What to work on
**A)** According to the text on deploying the people-detection scoring service, what response time must the service meet?
**B)** Resume the text on deploying the people-detection scoring service, continuing after its last sentence.

Extracted text
..........
The scoring flow end-to-end interaction with the trained Machine Learning model was done via sending POST messages to a web service. From a hosting/deployment perspective, we can treat the scoring service as a black box that takes images as input and returns results of people detected as an output.

To achieve the goal of having high-quality detection results we trained an object detection model using Python Deep Learning libraries Keras and Tensorflow.

It is worth mentioning that the current state-of-the-art algorithms are highly computationally- and memory-intensive, as they involve significant amounts of matrix-related calculations.

Design considerations

We identified the following requirements for the scoring service deployment:

• Response time should be less than 2 minutes
• Should be easy to maintain
• Reasonable price
• Scalable
• Fault tolerant
• Option to use GPU Compute

As the serverless architecture of the system is built on Azure Functions, it would be natural to consider Azure Function as hosting infrastructure for the scoring service as well. As of December 2018 (when we started the project), Python support in Azure Functions hasn’t been released to general availability. Hosting our model through Azure Functions would additionally limit the underlying infrastructure to being CPU only. With more and more cameras being deployed into parks, and even more advanced Machine Learning image analytics being developed, using GPU machines for scoring may eventually be not only faster but cheaper. We faced the same constraint with the App Service option.
..........
Dataset entries
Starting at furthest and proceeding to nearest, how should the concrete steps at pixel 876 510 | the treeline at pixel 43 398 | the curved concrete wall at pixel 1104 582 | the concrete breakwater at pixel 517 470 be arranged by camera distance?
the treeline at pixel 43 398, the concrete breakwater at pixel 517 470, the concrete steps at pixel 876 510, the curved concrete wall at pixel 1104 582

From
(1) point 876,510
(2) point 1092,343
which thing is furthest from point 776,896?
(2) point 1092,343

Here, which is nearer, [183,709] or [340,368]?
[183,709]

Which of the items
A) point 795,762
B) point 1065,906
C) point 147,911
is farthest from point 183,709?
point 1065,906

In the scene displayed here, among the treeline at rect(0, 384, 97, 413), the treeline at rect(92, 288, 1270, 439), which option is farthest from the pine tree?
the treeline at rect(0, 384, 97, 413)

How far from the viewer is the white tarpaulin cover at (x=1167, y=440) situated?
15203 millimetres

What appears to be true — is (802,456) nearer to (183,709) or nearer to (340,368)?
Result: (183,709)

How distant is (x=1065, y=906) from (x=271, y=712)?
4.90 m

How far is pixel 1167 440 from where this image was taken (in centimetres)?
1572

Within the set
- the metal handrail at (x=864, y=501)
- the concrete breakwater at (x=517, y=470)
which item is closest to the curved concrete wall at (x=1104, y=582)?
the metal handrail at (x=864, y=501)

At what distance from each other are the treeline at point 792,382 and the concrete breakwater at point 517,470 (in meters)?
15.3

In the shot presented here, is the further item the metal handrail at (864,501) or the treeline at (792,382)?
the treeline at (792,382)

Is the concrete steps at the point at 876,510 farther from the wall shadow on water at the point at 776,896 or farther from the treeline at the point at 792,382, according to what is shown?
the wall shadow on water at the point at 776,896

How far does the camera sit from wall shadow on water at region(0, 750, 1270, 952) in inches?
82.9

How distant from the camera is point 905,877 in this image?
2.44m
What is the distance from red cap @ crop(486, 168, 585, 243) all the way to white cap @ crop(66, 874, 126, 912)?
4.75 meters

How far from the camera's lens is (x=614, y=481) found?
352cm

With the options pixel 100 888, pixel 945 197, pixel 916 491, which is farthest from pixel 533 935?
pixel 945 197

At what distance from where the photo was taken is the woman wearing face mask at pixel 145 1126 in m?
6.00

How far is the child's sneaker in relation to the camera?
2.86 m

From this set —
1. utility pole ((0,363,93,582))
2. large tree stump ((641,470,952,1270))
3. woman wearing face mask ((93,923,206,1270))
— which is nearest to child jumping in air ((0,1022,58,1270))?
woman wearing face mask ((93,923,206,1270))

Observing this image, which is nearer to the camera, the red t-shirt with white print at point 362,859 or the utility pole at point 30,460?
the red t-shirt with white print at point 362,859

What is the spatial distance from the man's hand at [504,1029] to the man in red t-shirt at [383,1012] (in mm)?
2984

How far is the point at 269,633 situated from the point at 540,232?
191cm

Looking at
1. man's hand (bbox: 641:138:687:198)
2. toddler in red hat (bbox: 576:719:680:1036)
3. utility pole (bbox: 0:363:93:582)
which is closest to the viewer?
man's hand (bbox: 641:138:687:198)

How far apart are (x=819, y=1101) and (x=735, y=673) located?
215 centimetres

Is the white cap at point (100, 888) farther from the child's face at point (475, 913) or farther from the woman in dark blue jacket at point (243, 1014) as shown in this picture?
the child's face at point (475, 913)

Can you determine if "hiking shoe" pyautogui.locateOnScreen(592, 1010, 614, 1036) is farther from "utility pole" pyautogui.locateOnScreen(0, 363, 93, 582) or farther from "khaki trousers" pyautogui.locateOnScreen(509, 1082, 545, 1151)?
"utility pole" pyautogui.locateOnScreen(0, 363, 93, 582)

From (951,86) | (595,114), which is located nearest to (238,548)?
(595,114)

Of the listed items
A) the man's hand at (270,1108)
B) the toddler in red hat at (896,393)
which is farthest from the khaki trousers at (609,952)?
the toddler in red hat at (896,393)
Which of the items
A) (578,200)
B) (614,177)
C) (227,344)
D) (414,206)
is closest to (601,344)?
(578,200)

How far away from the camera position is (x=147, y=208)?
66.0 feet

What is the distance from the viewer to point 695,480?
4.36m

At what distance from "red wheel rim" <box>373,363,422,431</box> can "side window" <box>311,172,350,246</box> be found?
..........
Outputs by task
**A)** Less than 2 minutes.

**B)**
Deployment of the scoring service manually as a web service on Azure Virtual Machine (VM) doesn’t make it scalable and resilient to faults. Deployment of a number of distributed VMs with a load balancer would solve that problem, but deployment and management of the system becomes cumbersome.

Further investigation brought us to the Azure Machine Learning service that became generally available in December 2018. Azure ML is a cloud service that can be used for the end-to-end Machine Learning model management life cycle – including training and deployment of Machine Learning models – all at the broad scale that the cloud provides. At the time of creation of this blog post there are 3 compute options available for the scenario of deploying a model to the cloud:

• Azure Kubernetes Service (AKS)
• Azure ML Compute
• Azure Container Instances (ACI).

The AKS option is recommended for real-time scenarios in production, as it is good for high-scale production deployments, provides autoscaling, and enables fast response times. It satisfied all our requirements and we chose Azure ML AKS as a hosting platform for our scoring service.

Scoring service hosting on Azure Machine Learning Kubernetes Cluster

Kubernetes is a container orchestration system for automating application deployment, scaling, and management across clusters of hosts. Azure offers an Azure Kubernetes Service (AKS) to make it simple to deploy a managed Kubernetes cluster in Azure. AKS reduces the complexity and operational overhead of managing Kubernetes by offloading much of that responsibility to Azure.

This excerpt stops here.